У меня впереди два чудесных выходных в компании замечательного мужчины и моей дочери. Интимные для нас с Ником. Семейные – для меня и Маруськи, да и для Ника слегка, чего уж тут. Отличная перспектива, а я никак не могу распробовать её как следует. Отвлекаюсь. То на суд, то на Ветрова…

– А солнышко-то у нас решило доспать, – фыркает Ник, уже на выезде из Люберец покосившись на Маруську.

– Солнышко молодец, – вздыхаю я, – я ей даже немножко завидую.

У меня-то в голове немножко гудит. Только я нерационально боюсь прикрывать глаза. А вдруг опять этот приснится? А я в полудреме еще и по имени его назову? И как потом это объяснять Нику? И не придется ли мне после таких вот вывертов потом стоять на трассе и автостопом добираться до Люберец с Маруськой под мышкой?

– Здесь по закону жанра я должен поиграть мышцой и посочувствовать, – Ник переходит на суфлерский шепот, – и сказать что-то вроде «ты правильно не рассчитываешь сегодня выспаться, крошка».

– Прекрати, – я тихонько хныкаю, вместо того, чтобы засмеяться, – будешь меня смешить, и я разбужу плюшку…

– Согласен, нельзя допустить такого преступления, – хмыкает Ник и милосердно дарует мне тишину. И правильно – не хочу отвлекать его от дороги. И чувствовать себя преступницей тоже не хочу. Но чувствую.

Ну, почему, почему приснился мне не он? Насколько все было бы приемлемей и лучше… А так я с трудом подавила в себе желание увернуться от его руки, когда он приветственно меня обнял. Так накрепко ощущала, что не заслуживаю таких знаков внимания, что было даже желание все переиграть и отказаться от этих выходных.

Но, ну уж нет.

Я не позволю Ветрову даже из моего подсознательного меня достать.

Я не успеваю даже задремать, хотя молчащий Ник явно ожидает от меня этого. У него звонит телефон, закрепленный в держателе.

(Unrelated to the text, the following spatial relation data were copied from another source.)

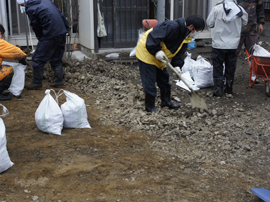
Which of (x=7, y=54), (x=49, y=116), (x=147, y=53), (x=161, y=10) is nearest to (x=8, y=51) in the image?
(x=7, y=54)

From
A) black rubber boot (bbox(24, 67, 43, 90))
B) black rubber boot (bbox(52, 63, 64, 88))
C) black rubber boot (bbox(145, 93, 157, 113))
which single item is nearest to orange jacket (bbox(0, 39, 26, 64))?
black rubber boot (bbox(24, 67, 43, 90))

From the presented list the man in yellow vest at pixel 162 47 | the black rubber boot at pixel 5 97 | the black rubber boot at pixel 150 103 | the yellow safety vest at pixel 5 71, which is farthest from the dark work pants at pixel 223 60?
the black rubber boot at pixel 5 97

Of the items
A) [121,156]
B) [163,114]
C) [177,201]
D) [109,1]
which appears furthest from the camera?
[109,1]

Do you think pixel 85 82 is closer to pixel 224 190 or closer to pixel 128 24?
pixel 128 24

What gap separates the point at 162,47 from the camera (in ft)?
14.1

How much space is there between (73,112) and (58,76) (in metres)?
2.22

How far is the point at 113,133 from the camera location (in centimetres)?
409

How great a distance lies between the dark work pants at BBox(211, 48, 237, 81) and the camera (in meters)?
5.42

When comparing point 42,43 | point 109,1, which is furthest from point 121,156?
point 109,1

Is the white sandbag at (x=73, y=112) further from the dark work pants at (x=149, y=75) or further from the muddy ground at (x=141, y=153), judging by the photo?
the dark work pants at (x=149, y=75)

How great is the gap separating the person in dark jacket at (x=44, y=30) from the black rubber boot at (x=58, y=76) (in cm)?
20

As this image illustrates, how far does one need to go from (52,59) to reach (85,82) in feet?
2.56

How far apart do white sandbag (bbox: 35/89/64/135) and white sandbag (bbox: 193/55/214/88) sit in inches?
124

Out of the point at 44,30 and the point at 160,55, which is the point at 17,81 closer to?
the point at 44,30
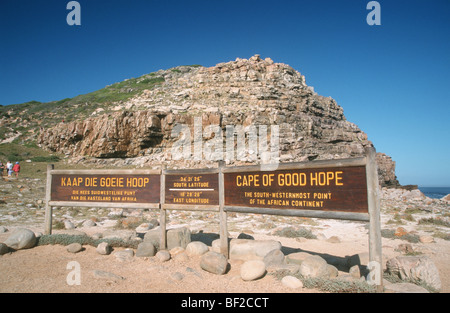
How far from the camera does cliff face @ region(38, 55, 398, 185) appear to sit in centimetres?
3438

И фамилия абонента заставляет напрячься даже меня, хотя звонят как раз не мне.

– Доброе вам утро, Эдуард Александрович, – деловито и бодро произносит он, дождавшись, когда сработает автоответ на его гарнитуре.

Дальше он в основном слушает, давая краткие ответы. В основном отрицательные.

Нет, он не может сегодня выйти на сверхурочную встречу. И завтра тоже. Он вообще сегодня не в Москве и даже не в пригородах.

Где?

Тут следует подробный адрес конного лагеря, с явной надеждой, что Козырь оценит дальность залета и отложит свои срочные задания на потом.

А потом у Ника замирает лицо. И пальцы на руле крепче стискиваются.

Я помалкиваю, жду, пока он договорит, – завершение разговора у Ника больше похоже на принятие неизбежного. При чем по тону, а не по словам.